19 de outubro, de 2014 | 00:00
Corporação receberá nova turma de militares
Equipe irá fortalecer o atual efetivo principalmente no combate aos incêndios que assolam a região
IPATINGA No próximo mês, o pelotão do Corpo de Bombeiros de Ipatinga receberá o reforço de 25 novos militares. Os novatos, aprovados em concurso público e submetidos ao curso de formação, irão fortalecer o atual efetivo, de 49 profissionais, e darão respaldo, diretamente, às ações de combate aos focos de incêndios florestais. Em toda a região, assim como no estado e país, matas ardem em chamas devido ao tempo seco e à estiagem histórica. Combater o fogo, que se alastra rapidamente pela vegetação desidratada, tem sido um desafio à corporação.
O comandante da 2ª Companhia do Corpo de Bombeiros Militar de Ipatinga, tenente Hoberdan Inácio, informa que, até essa sexta-feira, 17, há o registro de 58 focos de incêndios combatidos pelo pelotão este ano no Vale do Aço. Do total anual fechado até agora, 31 ocorrências foram registradas no mês de setembro e sete na primeira quinzena de outubro. Em todo o ano de 2013, por sua vez, foram 45 focos de incêndio atendidos pela companhia.
Um dos casos recentes que demandou maior dispêndio do suor dos bombeiros de Ipatinga foi o incêndio que destruiu parte da vegetação que cerca o Pico do Ana Moura, no município de Timóteo. Nem o trabalho conjunto com outros pelotões foi o suficiente para frear, a tempo, o avançar das chamas, que consumiu mais de 60% da área. Os incêndios estão bem mais difíceis de combater. A vegetação está seca e o fogo se alastra com maior facilidade”, lamenta Hoberdan Inácio.
Em meio aos rochedos e outros locais de difícil acesso, a única forma de combate ao fogo é por meio de aeronaves. Mas os aviões e helicópteros da Força Tarefa Previncêndio, instalada em Curvelo, na região Central de Minas Gerais, são disputados em todo o estado e a prioridade é dada às unidades de conservação estaduais.

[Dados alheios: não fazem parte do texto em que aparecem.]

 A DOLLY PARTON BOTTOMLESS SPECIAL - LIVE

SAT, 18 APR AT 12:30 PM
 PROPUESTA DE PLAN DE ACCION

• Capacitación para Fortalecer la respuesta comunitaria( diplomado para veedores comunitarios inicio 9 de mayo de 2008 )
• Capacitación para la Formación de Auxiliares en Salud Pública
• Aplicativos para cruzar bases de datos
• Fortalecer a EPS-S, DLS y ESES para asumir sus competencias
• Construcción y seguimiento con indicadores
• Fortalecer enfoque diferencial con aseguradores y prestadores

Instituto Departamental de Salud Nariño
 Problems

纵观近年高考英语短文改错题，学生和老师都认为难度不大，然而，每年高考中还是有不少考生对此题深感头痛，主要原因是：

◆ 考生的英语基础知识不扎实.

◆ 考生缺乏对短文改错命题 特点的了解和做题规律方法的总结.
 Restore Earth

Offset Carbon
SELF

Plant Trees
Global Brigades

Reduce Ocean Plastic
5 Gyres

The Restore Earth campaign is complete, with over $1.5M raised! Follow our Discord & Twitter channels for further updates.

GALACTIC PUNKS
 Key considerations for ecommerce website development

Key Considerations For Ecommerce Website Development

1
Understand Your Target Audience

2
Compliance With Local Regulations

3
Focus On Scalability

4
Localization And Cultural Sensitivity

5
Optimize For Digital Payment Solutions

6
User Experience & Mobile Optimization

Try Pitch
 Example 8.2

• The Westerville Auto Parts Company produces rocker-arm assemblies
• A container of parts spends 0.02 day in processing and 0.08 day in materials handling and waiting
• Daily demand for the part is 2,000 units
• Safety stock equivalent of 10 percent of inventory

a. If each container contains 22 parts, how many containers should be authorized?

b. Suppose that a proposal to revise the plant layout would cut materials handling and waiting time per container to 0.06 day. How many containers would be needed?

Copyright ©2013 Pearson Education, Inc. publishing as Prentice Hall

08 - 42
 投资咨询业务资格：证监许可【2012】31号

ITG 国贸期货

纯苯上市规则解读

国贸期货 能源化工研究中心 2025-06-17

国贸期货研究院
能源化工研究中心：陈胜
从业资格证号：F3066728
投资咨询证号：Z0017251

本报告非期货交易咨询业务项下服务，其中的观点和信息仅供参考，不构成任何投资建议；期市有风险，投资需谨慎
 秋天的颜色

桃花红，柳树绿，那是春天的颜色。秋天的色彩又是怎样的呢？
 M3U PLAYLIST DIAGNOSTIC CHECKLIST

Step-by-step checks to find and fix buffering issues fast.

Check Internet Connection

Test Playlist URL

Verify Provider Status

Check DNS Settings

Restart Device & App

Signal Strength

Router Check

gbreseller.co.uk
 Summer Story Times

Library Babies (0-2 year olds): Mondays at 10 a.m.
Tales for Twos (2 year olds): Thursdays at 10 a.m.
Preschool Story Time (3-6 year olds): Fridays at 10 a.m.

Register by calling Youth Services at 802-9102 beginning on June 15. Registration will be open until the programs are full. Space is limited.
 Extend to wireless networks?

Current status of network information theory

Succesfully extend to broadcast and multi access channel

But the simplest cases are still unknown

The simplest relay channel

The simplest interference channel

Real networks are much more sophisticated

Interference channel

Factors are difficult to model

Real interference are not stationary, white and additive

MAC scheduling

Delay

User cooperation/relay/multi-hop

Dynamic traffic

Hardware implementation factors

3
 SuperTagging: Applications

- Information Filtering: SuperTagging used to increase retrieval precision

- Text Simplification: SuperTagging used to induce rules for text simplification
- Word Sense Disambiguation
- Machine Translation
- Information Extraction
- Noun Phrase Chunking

O incêndio florestal é bastante complexo e são vários os fatores que devem ser analisados antes do combate imediato. É necessário fazer um estudo do local e definir a atuação de forma estratégica”, justifica o comandante.
Em Carrancas, no sul do estado, dois homens morreram e um brigadista ficou gravemente ferido na tentativa de apagar um incêndio. As vítimas teriam entrado na mata na noite de terça (14) passada, mas só foram localizadas na madrugada de quarta-feira (15).
Segundo dados do Instituto Nacional de Pesquisas Espaciais (INPE), Minas Gerais já registrou 9.348 focos de incêndio de janeiro até a segunda quinzena de outubro. Somente em outubro, por exemplo, o estado registrou 2.225 focos contra 1.221 do mesmo período do ano passado, um aumento de 119%.
O Corpo de Bombeiros informa que as principais causas de incêndios florestais são a queima preparatória de pastos e de terrenos para plantio, especialmente em períodos de altas temperaturas e baixa umidade do ar, além da queima de lixos e de tocos de cigarros jogados em beiras de estradas. Em caso de incêndios, a corporação ou as Brigadas Voluntárias de Combate a Incêndios Florestais dos municípios devem ser avisados o mais depressa possível.